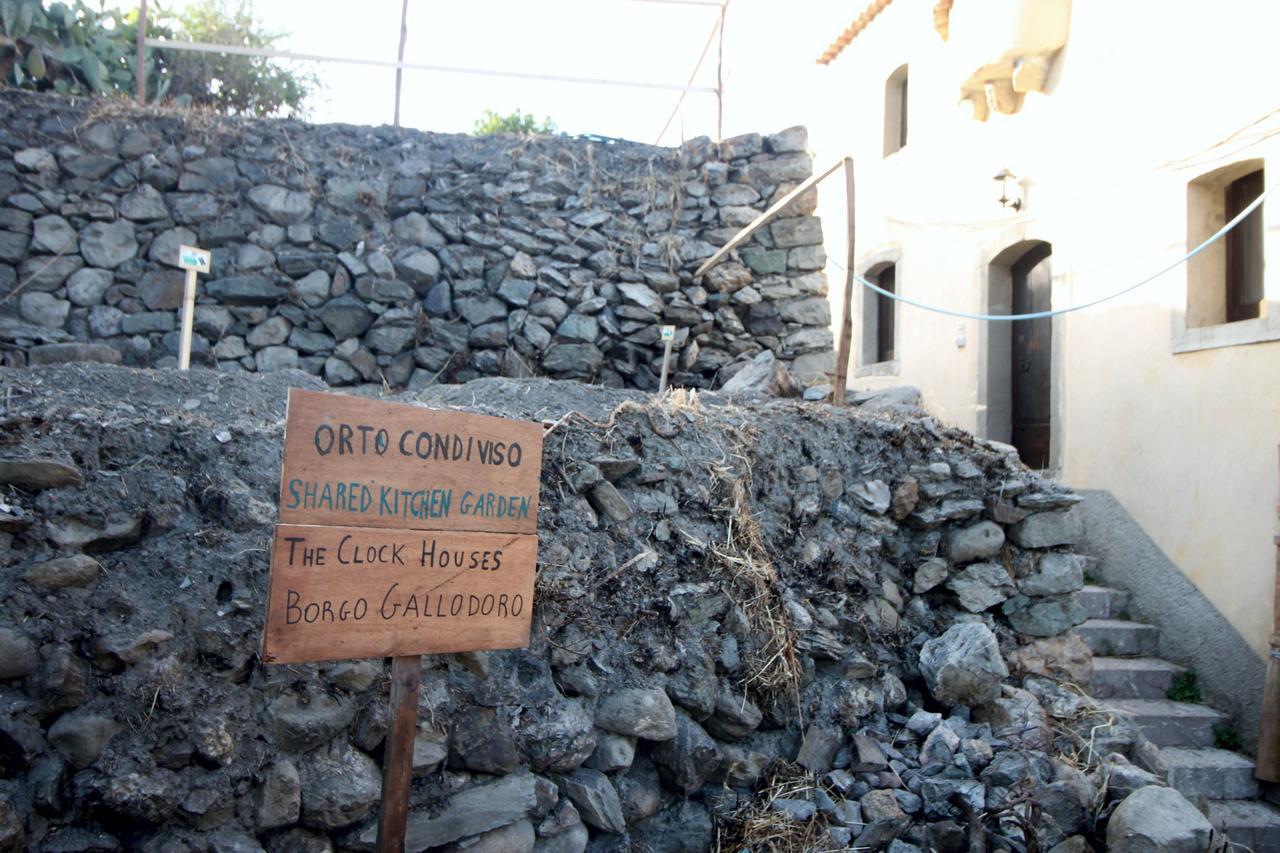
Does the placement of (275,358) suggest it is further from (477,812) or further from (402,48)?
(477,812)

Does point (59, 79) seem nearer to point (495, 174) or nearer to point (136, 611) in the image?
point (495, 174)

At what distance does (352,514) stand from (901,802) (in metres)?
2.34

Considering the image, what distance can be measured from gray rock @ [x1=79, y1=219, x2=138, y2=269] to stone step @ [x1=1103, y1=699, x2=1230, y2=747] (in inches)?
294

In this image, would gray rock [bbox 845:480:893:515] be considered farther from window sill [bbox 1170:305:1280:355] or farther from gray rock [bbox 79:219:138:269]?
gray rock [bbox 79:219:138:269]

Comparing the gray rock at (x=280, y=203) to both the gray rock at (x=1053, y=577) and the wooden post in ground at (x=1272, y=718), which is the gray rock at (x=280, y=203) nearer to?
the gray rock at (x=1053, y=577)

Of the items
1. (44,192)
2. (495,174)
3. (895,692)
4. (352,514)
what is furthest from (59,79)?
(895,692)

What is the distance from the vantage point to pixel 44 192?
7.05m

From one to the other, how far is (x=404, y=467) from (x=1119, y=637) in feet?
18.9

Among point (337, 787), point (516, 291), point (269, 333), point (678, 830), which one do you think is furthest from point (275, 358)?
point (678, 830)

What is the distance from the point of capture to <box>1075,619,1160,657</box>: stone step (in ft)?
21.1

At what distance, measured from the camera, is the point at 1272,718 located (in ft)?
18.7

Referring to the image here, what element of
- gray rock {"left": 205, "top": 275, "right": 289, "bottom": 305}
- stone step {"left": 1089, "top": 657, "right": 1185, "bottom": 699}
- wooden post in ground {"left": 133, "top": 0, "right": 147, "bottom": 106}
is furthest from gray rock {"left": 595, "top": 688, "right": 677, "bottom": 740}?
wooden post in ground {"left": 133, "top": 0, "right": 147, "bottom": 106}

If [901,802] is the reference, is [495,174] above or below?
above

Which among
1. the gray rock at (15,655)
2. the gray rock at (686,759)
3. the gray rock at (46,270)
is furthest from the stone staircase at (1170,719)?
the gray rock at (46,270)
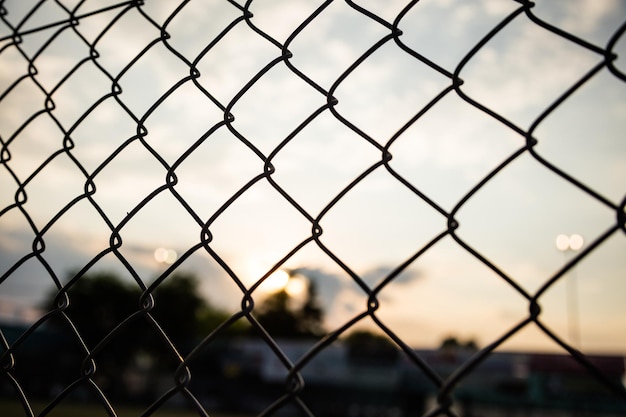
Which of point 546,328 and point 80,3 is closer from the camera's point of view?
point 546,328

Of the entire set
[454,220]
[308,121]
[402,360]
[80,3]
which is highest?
---
**Stated task**
Reproduce the entries word for word, starting with the line that contains "Referring to the image here, what element of" and going on through the last line of the entries. Omit the picture.

**Task response**
Referring to the image here, what element of
- gray rock {"left": 205, "top": 275, "right": 289, "bottom": 305}
- stone step {"left": 1089, "top": 657, "right": 1185, "bottom": 699}
- wooden post in ground {"left": 133, "top": 0, "right": 147, "bottom": 106}
is furthest from gray rock {"left": 595, "top": 688, "right": 677, "bottom": 740}?
wooden post in ground {"left": 133, "top": 0, "right": 147, "bottom": 106}

If [901,802] is the reference, is [495,174] above or below?
above

Which among
1. the gray rock at (15,655)
2. the gray rock at (686,759)
3. the gray rock at (46,270)
is furthest from the stone staircase at (1170,719)?
the gray rock at (46,270)
Which of point 546,328 and point 80,3 is closer from the camera's point of view?
point 546,328

Of the entire set
[454,220]
[308,121]
[402,360]
[80,3]
which is highest?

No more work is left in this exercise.